Trabalhadores da Educação paralisam atividades em todo o País contra a reforma da Previdência

A intenção é realizar uma paralisação histórica para "esquentar" a organização da Greve Geral no dia 14 de junho A intenção é realizar uma paralisação histórica para "esquentar" a organização da Greve Geral no dia 14 de junho
terça-feira, 14/05/2019

Professores e estudantes do ensino federal, estadual e municipal de todo o País vão cruzar os braços nesta quarta-feira (15/05), Dia Nacional de Greve na Educação.

A intenção é construir uma mobilização histórica contra a reforma da Previdência e os cortes de investimentos na educação, reunindo trabalhadores e trabalhadoras da rede pública e privada, servindo também de "esquenta" para a Greve Geral marcada para o dia 14 junho para mostrar ao governo Jair Bolsonaro (PSL) que os brasileiros não aceitam o fim da aposentadoria.

Além dos professores e estudantes das escolas municipais e estaduais que já aderiram à paralisação nacional deste dia 15/05, os trabalhadores das universidades e institutos federais começaram a anunciar o resultado das assembleias com aprovação da participação na Greve Nacional da Educação chamada pela CNTE (Confederação Nacional dos Trabalhadores da Educação) e pela Contee (Confederação Nacional dos Trabalhadores em Estabelecimentos de Ensino).

O setor da educação universitária vai parar no Brasil inteiro.
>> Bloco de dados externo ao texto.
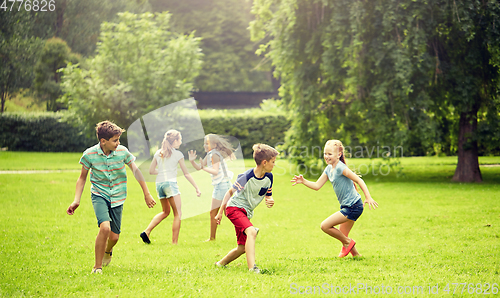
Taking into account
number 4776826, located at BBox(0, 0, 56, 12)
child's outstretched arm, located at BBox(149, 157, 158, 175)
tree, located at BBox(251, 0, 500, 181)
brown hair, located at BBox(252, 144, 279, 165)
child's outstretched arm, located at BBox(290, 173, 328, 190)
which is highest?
number 4776826, located at BBox(0, 0, 56, 12)

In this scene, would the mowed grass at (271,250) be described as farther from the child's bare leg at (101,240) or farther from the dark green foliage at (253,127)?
the dark green foliage at (253,127)

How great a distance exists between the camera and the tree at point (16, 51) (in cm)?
2714

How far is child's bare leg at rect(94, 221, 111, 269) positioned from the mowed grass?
21 cm

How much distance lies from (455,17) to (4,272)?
1471 centimetres

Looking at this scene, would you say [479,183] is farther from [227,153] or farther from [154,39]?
[154,39]

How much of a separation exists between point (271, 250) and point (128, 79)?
2199 centimetres

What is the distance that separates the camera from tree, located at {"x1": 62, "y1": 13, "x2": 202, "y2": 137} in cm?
2630

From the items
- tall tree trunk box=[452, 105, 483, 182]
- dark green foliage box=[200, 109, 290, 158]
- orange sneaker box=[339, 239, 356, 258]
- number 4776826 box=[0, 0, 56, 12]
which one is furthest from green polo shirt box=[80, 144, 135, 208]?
number 4776826 box=[0, 0, 56, 12]

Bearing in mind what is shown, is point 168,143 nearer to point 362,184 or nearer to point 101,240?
point 101,240

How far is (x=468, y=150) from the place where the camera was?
51.7 ft

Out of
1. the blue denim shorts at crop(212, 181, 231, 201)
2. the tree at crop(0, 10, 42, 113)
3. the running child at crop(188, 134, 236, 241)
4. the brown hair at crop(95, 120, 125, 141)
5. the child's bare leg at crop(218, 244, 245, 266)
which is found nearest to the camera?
the brown hair at crop(95, 120, 125, 141)

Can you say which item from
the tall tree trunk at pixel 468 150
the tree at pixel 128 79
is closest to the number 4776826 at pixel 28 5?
the tree at pixel 128 79

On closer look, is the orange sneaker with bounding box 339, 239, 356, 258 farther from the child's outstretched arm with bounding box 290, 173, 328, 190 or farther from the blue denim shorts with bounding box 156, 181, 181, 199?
the blue denim shorts with bounding box 156, 181, 181, 199

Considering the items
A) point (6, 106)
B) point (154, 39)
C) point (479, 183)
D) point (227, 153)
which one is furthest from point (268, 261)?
point (6, 106)
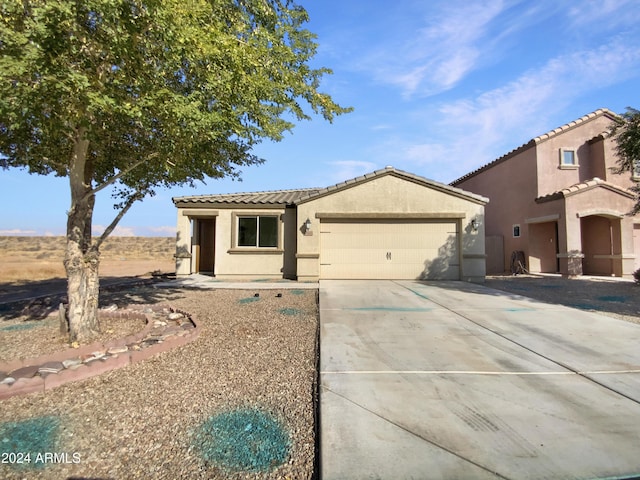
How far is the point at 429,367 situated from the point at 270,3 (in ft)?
22.2

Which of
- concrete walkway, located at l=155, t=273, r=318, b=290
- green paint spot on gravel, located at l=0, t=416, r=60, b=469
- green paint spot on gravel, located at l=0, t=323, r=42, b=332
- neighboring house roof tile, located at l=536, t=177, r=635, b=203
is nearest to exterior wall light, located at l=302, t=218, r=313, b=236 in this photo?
concrete walkway, located at l=155, t=273, r=318, b=290

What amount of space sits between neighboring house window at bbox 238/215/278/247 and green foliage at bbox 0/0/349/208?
748 centimetres

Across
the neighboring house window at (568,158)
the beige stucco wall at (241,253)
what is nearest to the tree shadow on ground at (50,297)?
the beige stucco wall at (241,253)

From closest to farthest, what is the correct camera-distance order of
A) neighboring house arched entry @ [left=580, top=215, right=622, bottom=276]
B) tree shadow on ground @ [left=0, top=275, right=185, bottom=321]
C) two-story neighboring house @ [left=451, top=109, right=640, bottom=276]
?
tree shadow on ground @ [left=0, top=275, right=185, bottom=321], two-story neighboring house @ [left=451, top=109, right=640, bottom=276], neighboring house arched entry @ [left=580, top=215, right=622, bottom=276]

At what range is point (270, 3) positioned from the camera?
6609 millimetres

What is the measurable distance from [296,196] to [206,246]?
4595 millimetres

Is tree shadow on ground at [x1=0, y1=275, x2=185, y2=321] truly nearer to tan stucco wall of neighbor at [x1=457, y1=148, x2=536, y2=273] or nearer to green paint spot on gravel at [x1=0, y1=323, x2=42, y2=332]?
green paint spot on gravel at [x1=0, y1=323, x2=42, y2=332]

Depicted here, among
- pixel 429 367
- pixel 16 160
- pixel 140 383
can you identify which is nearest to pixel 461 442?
pixel 429 367

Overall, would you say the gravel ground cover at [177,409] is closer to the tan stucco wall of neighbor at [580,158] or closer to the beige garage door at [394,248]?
the beige garage door at [394,248]

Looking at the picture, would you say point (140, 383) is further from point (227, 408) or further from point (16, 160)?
point (16, 160)

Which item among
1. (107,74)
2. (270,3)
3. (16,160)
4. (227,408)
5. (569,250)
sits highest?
(270,3)

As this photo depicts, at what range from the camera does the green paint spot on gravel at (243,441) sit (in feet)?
8.41

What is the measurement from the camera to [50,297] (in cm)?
962

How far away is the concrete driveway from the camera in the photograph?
8.27ft
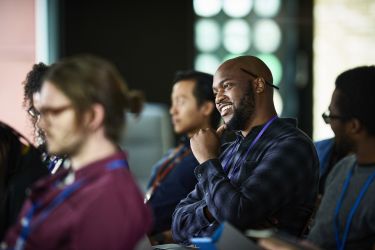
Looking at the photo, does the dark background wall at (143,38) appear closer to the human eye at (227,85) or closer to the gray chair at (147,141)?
the gray chair at (147,141)

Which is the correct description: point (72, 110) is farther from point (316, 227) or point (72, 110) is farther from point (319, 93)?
point (319, 93)

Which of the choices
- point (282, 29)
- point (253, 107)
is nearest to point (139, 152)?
point (282, 29)

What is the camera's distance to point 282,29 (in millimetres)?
6734

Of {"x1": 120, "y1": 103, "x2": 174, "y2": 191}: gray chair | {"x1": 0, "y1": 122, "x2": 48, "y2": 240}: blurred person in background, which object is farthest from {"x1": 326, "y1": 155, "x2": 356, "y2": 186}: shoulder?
{"x1": 120, "y1": 103, "x2": 174, "y2": 191}: gray chair

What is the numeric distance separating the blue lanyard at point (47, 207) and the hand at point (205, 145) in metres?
0.82

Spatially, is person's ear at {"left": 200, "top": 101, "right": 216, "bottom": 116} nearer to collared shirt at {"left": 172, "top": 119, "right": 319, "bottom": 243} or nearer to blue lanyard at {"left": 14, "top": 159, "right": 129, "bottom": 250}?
collared shirt at {"left": 172, "top": 119, "right": 319, "bottom": 243}

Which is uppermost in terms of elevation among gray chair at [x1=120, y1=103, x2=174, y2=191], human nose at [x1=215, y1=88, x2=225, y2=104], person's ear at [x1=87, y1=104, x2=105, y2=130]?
person's ear at [x1=87, y1=104, x2=105, y2=130]

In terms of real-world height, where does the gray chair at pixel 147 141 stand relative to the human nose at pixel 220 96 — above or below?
below

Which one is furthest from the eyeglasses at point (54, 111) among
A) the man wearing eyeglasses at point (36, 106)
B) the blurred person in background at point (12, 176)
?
the man wearing eyeglasses at point (36, 106)

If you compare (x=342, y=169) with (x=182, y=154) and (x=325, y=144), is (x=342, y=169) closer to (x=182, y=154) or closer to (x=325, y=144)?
(x=325, y=144)

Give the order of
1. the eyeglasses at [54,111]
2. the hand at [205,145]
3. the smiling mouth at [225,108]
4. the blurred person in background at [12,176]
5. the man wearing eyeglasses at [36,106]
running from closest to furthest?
the eyeglasses at [54,111] < the blurred person in background at [12,176] < the hand at [205,145] < the smiling mouth at [225,108] < the man wearing eyeglasses at [36,106]

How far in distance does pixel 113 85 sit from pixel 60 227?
37cm

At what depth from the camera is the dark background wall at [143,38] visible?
6.67m

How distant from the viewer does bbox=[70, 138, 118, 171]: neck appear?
1.73 metres
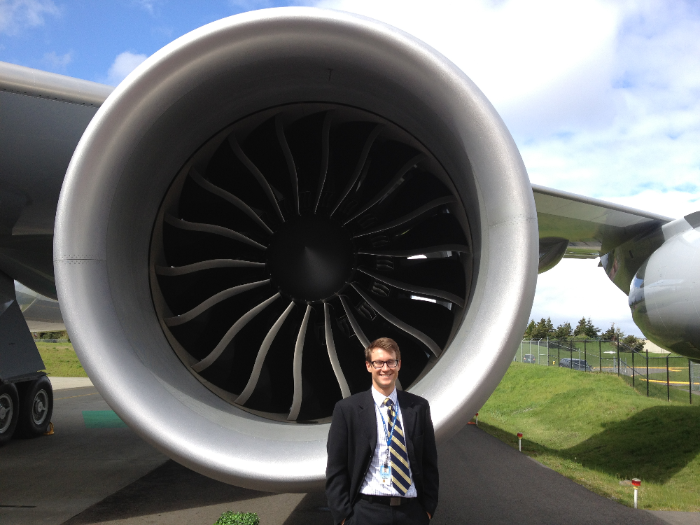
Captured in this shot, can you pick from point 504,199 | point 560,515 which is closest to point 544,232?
point 560,515

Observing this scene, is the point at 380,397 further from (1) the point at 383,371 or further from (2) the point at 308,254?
(2) the point at 308,254

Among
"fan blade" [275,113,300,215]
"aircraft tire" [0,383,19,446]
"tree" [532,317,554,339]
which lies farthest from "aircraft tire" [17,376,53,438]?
"tree" [532,317,554,339]

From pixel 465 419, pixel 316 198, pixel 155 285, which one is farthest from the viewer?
pixel 316 198

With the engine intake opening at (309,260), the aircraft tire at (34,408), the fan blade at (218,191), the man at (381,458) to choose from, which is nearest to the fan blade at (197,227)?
the fan blade at (218,191)

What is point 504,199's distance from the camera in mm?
2273

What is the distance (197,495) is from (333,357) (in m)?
2.36

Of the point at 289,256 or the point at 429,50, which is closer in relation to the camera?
the point at 429,50

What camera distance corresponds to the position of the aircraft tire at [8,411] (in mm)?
6320

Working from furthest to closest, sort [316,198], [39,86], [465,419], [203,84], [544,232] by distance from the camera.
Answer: [544,232]
[316,198]
[39,86]
[203,84]
[465,419]

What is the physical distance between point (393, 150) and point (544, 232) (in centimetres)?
291

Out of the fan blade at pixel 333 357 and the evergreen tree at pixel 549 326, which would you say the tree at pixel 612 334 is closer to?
the evergreen tree at pixel 549 326

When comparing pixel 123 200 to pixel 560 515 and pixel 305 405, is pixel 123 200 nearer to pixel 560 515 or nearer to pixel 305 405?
pixel 305 405

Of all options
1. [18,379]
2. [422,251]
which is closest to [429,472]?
[422,251]

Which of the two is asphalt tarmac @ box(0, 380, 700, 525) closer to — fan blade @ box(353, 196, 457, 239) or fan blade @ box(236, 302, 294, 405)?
fan blade @ box(236, 302, 294, 405)
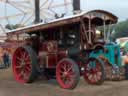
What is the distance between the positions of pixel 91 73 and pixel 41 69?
1.77 m

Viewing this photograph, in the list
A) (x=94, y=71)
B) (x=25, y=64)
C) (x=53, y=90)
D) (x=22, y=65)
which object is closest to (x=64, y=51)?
(x=94, y=71)

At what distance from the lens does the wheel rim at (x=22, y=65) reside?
587 inches

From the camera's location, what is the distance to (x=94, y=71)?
14016 millimetres

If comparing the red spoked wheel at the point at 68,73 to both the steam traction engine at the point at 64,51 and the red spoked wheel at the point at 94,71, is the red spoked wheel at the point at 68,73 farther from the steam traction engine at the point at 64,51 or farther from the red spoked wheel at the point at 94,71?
the red spoked wheel at the point at 94,71

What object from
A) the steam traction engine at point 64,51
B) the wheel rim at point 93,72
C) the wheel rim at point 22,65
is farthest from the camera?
the wheel rim at point 22,65

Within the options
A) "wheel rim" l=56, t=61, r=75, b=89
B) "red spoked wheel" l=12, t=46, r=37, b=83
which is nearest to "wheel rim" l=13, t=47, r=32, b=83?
"red spoked wheel" l=12, t=46, r=37, b=83

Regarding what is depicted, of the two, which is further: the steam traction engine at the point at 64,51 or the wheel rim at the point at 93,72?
the wheel rim at the point at 93,72

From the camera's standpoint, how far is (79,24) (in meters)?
13.2

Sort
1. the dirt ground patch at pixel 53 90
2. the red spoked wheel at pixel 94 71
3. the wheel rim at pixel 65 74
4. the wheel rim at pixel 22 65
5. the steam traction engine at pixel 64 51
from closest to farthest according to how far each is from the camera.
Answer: the dirt ground patch at pixel 53 90
the wheel rim at pixel 65 74
the steam traction engine at pixel 64 51
the red spoked wheel at pixel 94 71
the wheel rim at pixel 22 65

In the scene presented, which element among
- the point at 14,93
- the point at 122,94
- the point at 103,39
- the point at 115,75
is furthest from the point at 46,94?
the point at 115,75

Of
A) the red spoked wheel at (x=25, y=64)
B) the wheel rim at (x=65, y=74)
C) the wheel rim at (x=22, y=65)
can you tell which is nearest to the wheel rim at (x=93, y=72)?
the wheel rim at (x=65, y=74)

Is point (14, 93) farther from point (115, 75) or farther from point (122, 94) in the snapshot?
point (115, 75)

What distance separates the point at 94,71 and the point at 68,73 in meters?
1.23

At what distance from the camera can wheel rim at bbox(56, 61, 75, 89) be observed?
12.9 meters
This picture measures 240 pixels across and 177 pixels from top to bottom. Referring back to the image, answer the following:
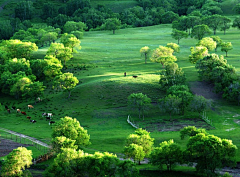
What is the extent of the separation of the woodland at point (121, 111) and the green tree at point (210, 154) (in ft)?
0.64

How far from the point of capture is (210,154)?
235 feet

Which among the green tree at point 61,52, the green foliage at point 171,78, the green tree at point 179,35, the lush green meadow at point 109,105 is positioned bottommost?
the lush green meadow at point 109,105

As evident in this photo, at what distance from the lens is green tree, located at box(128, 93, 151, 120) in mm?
111562

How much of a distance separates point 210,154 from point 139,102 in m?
42.3

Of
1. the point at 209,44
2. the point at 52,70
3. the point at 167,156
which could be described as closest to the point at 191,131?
the point at 167,156

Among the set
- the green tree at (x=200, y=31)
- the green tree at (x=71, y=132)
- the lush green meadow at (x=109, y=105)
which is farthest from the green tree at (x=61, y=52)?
the green tree at (x=71, y=132)

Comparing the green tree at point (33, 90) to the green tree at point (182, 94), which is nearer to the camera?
the green tree at point (182, 94)

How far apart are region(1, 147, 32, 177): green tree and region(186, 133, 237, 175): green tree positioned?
105ft

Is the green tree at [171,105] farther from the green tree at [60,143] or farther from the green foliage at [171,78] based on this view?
the green tree at [60,143]

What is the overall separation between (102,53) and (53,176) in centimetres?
11899

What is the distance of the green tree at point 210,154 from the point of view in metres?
71.4

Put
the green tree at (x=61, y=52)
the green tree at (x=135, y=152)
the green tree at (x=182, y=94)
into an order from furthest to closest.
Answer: the green tree at (x=61, y=52) → the green tree at (x=182, y=94) → the green tree at (x=135, y=152)

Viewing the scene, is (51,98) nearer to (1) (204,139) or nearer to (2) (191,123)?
(2) (191,123)

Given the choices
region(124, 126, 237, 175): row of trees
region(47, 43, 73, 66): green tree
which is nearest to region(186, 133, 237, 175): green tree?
region(124, 126, 237, 175): row of trees
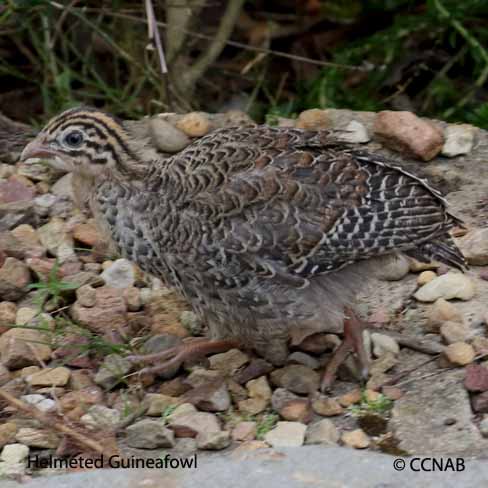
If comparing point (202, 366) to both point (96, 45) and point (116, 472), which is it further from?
point (96, 45)

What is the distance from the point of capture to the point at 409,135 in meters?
5.59

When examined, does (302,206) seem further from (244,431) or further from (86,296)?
(86,296)

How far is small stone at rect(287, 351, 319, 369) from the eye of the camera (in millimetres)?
4703

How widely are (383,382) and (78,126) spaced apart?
1.53 meters

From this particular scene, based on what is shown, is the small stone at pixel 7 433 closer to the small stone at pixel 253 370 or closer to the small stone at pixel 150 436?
the small stone at pixel 150 436

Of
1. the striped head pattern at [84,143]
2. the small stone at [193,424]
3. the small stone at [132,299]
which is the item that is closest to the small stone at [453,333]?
the small stone at [193,424]

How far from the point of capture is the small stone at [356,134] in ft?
18.7

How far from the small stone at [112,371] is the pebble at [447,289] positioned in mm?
1261

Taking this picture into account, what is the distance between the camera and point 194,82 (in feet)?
25.0

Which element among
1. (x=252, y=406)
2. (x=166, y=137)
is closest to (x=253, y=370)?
(x=252, y=406)

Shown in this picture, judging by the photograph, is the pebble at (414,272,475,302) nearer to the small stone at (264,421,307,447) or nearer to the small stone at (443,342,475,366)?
the small stone at (443,342,475,366)

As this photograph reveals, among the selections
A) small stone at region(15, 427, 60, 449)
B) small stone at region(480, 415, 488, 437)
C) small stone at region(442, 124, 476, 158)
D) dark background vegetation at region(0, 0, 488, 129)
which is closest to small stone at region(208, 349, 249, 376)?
small stone at region(15, 427, 60, 449)

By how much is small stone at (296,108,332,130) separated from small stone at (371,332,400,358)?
1.47 metres

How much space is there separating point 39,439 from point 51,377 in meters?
0.38
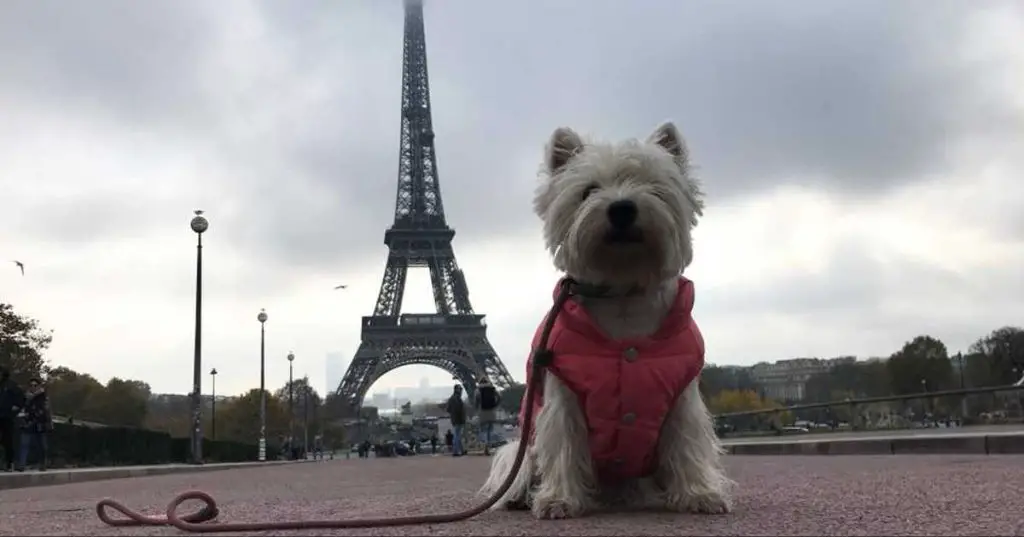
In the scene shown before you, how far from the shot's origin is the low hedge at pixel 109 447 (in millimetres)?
22297

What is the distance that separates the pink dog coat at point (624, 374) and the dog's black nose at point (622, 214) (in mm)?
520

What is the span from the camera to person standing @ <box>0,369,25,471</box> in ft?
54.6

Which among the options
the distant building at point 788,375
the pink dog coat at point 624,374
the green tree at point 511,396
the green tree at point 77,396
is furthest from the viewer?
the green tree at point 77,396

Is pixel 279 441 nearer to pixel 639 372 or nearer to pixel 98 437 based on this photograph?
pixel 98 437

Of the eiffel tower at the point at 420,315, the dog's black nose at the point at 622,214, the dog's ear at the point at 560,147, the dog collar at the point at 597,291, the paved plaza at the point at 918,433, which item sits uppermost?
the eiffel tower at the point at 420,315

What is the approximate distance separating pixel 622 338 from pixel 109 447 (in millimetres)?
24398

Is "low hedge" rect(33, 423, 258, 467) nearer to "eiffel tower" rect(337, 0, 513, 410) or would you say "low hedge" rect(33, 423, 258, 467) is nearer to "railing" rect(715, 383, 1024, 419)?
"railing" rect(715, 383, 1024, 419)

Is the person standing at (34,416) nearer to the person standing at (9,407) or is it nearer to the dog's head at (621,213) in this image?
the person standing at (9,407)

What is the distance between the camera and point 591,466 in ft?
13.4

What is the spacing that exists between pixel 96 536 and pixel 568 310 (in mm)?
2102

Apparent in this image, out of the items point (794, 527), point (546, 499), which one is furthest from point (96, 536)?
point (794, 527)

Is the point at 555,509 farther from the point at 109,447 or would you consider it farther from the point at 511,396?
the point at 511,396

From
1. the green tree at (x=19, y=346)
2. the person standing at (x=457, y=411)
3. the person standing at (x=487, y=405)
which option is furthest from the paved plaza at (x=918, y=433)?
the green tree at (x=19, y=346)

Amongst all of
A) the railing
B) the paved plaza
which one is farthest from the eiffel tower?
the paved plaza
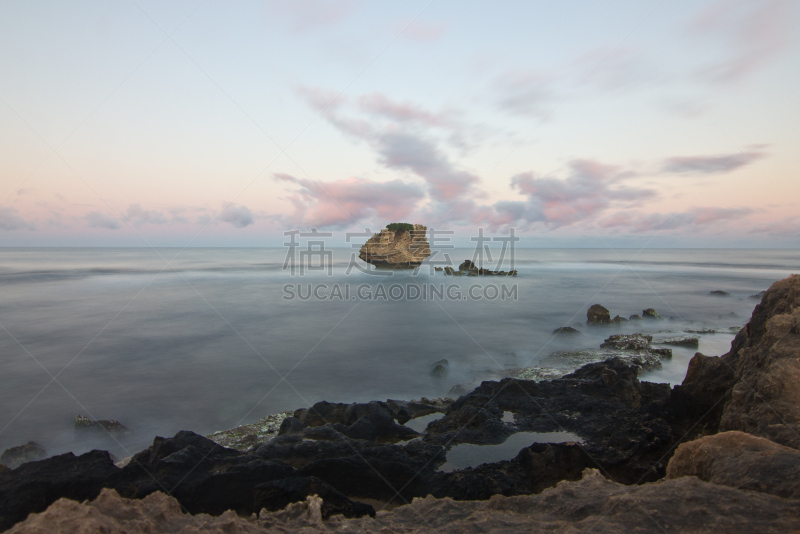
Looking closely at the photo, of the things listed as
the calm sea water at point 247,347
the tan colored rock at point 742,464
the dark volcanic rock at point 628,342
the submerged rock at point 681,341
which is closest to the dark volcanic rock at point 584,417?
the tan colored rock at point 742,464

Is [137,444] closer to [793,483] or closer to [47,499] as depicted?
[47,499]

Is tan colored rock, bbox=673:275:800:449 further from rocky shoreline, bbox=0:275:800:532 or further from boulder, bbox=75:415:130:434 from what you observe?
boulder, bbox=75:415:130:434

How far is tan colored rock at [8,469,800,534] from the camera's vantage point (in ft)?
8.05

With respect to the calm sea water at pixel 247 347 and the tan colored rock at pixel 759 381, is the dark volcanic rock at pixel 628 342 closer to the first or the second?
the calm sea water at pixel 247 347

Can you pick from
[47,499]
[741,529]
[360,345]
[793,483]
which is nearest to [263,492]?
[47,499]

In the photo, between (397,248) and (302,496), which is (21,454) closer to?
(302,496)

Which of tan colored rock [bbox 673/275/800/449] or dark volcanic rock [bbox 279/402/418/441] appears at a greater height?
tan colored rock [bbox 673/275/800/449]

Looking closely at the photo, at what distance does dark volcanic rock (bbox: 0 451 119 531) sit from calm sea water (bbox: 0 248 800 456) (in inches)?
118

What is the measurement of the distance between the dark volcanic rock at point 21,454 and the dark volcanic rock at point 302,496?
596cm

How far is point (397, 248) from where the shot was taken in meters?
44.6

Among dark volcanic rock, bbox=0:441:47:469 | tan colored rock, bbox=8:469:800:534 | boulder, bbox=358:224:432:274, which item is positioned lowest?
dark volcanic rock, bbox=0:441:47:469

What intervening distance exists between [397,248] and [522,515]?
41.7 metres

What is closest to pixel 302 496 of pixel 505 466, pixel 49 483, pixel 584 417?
pixel 505 466

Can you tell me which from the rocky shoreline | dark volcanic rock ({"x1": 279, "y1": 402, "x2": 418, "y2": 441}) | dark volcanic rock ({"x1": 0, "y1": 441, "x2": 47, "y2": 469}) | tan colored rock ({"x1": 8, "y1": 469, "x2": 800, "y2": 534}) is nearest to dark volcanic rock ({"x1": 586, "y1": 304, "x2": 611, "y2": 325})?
the rocky shoreline
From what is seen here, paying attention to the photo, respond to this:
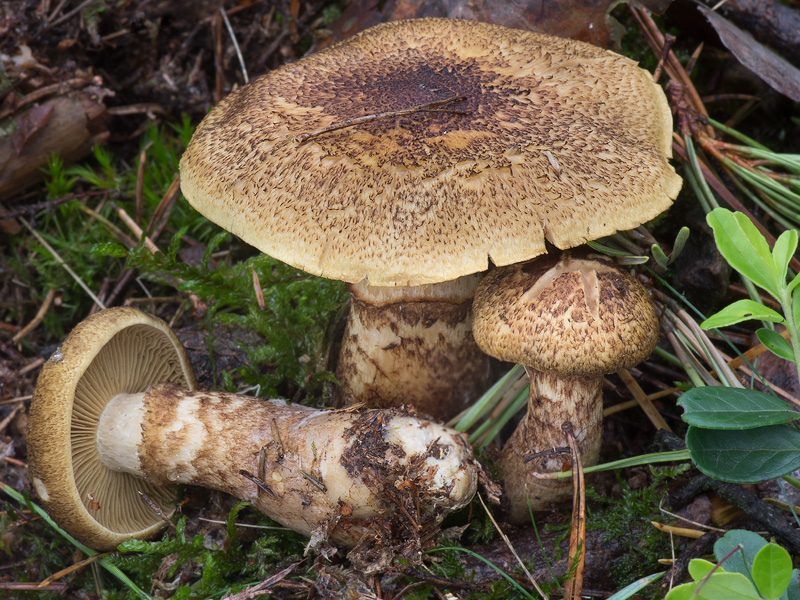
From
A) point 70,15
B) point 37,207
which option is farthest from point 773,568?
point 70,15

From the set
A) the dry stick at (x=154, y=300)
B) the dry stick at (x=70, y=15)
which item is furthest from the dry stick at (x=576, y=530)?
the dry stick at (x=70, y=15)

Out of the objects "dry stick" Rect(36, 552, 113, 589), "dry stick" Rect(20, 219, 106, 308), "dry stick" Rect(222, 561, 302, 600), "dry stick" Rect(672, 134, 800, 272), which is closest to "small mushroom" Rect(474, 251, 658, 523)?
"dry stick" Rect(672, 134, 800, 272)

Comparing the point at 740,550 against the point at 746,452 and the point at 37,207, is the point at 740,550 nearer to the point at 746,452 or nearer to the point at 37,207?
the point at 746,452

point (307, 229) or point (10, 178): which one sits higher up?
point (307, 229)

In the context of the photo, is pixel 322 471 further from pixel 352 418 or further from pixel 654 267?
pixel 654 267

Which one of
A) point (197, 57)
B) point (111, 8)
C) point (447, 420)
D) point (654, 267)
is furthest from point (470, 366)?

Até agora já são mais de 70 universidades que confirmaram a adesão à greve e aos atos que ocorrerão em todas as capitais.

Segundo o presidente da CNTE, Heleno Araújo, quando a entidade pensou na greve, a ideia era justamente envolver a educação básica, profissional, tecnologia e universitária de todo o país, já que todos e todas serão impactados com os cortes das verbas e a proposta de reforma da Previdência.

“O anúncio de corte de recursos da educação colocou lenha na fogueira e ajudou a ampliar a adesão das universidades e instituições federais, com suas entidades nacionais chamando para a deliberação das assembleias das associações de docentes e movimento estudantil”.

“É uma unidade muito importante para dialogar com a população e mostrar o quanto a educação pública e de qualidade, nos três níveis (federal, estadual e municipal), estão sendo atacadas de forma brutal pelo governo Bolsonaro” - Heleno Araújo

“Somente juntos vamos fortalecer essa luta pelo direito social e humano a uma educação pública e de qualidade da creche à pós-graduação”, conclui Heleno.

Professores serão mais prejudicados com reforma

Se PEC (Proposta de Emenda à Constituição) 6/2019, da reforma da Previdência, for aprovada no Congresso Nacional, os professores e professoras serão uma das categorias mais penalizadas.

As mulheres terão de trabalhar pelo menos mais 10 anos e os homens mais 5 anos para alcançar a idade mínima de 60 anos para requerer a aposentadoria.

A proposta de Bolsonaro pretende fixar em 60 anos a idade mínima para professores e professoras da rede pública e privada se aposentarem. A reforma também pretende unificar em 30 anos o tempo mínimo de contribuição para ambos os sexos.

E mesmo trabalhando durante 30 anos, os professores e professoras receberiam apenas 80% do salário-benefício. Para receber o valor integral do benefício (100%), eles teriam de contribuir por 40 anos.